Materials and methods

Transcriptome and mutational analysis

See details of analysis in Supplementary Methods. Briefly, annotated read count data were obtained from Keats lab cell line (www.keatslab.org) and CoMMpass IA13 patient datasets (research.themmrf.org) and normalized via variance stabilizing transformation [16]. The top 5000 most variable genes were used for Spearman correlation analyses. Exome sequencing-based mutation data were similarly obtained from annotated datasets from these resources. Clinical subset analysis was performed as annotated for patients in CoMMpass. CoMMpass patient translocations were annotated as in ref. [17].

ANBL-6 experiments

See details of analysis in Supplementary Methods. Briefly, ANBL-6 cell lines were stably transduced with a lentiviral construct that stably expressed enhanced firefly luciferase and was implanted into female 6–8 week old NOD scid gamma (NSG) mice. Tumor burden was monitored by bioluminescent imaging.

Results

Global correlation analysis reveals that MM cell lines are not equal representations of patient tumors

We began by obtaining RNA-seq read count data for 66 MM cell lines (Keats lab resource) and CD138+ enriched tumor cells from 779 newly diagnosed MM patients (CoMMpass release IA13). As in our prior study [13], we normalized all reads using the upper-quartile method via Variance Stabilizing Transformation [16] (see “Materials and methods”). We note that all cell line and patient RNA sequencing libraries were prepared and analyzed in the same laboratory (Jonathan Keats lab at TGEN), reducing potential for artifacts when comparing samples generated from different groups.

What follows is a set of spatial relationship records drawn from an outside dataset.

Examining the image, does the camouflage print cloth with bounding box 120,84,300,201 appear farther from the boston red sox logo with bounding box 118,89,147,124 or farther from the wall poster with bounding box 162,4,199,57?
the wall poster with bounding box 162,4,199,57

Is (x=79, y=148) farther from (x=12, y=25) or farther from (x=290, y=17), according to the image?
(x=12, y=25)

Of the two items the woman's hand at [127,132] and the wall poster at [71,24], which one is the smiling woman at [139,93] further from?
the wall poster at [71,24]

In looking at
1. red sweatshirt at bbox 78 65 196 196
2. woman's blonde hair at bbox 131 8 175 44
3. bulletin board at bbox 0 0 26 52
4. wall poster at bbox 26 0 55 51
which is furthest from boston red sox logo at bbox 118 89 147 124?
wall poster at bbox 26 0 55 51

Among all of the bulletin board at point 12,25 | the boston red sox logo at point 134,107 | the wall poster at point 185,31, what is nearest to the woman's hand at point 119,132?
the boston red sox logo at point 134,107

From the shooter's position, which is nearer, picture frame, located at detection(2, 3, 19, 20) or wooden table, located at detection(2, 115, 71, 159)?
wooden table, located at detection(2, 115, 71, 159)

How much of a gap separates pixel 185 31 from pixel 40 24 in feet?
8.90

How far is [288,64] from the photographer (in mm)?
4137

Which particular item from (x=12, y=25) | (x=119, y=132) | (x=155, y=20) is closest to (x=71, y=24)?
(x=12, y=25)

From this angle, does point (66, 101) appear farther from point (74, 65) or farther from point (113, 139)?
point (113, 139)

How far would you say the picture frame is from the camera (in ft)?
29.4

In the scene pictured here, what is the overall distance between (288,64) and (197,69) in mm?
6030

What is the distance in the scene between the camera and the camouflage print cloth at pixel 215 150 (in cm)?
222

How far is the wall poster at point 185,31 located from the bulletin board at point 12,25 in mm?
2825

As in our prior study, we focused our analysis on the top 5000 most variable genes across samples expressed consistently at >1 counts per million, with the reasoning that these genes are most likely to be biologically informative for similarity assessment (see Supplementary Methods). A workflow for our analysis is shown in Fig. 1. Our primary analysis is performing a Spearman correlation across these 5000 genes for each cell line versus each patient tumor sample, with the hypothesis that a perfect correlation (R = 1) means that a cell line is an exact representation of the patient tumor. We show individual correlation plots in Fig. 2 to provide examples of the 51,414 total correlations performed to generate our overall rankings in Fig. 3a.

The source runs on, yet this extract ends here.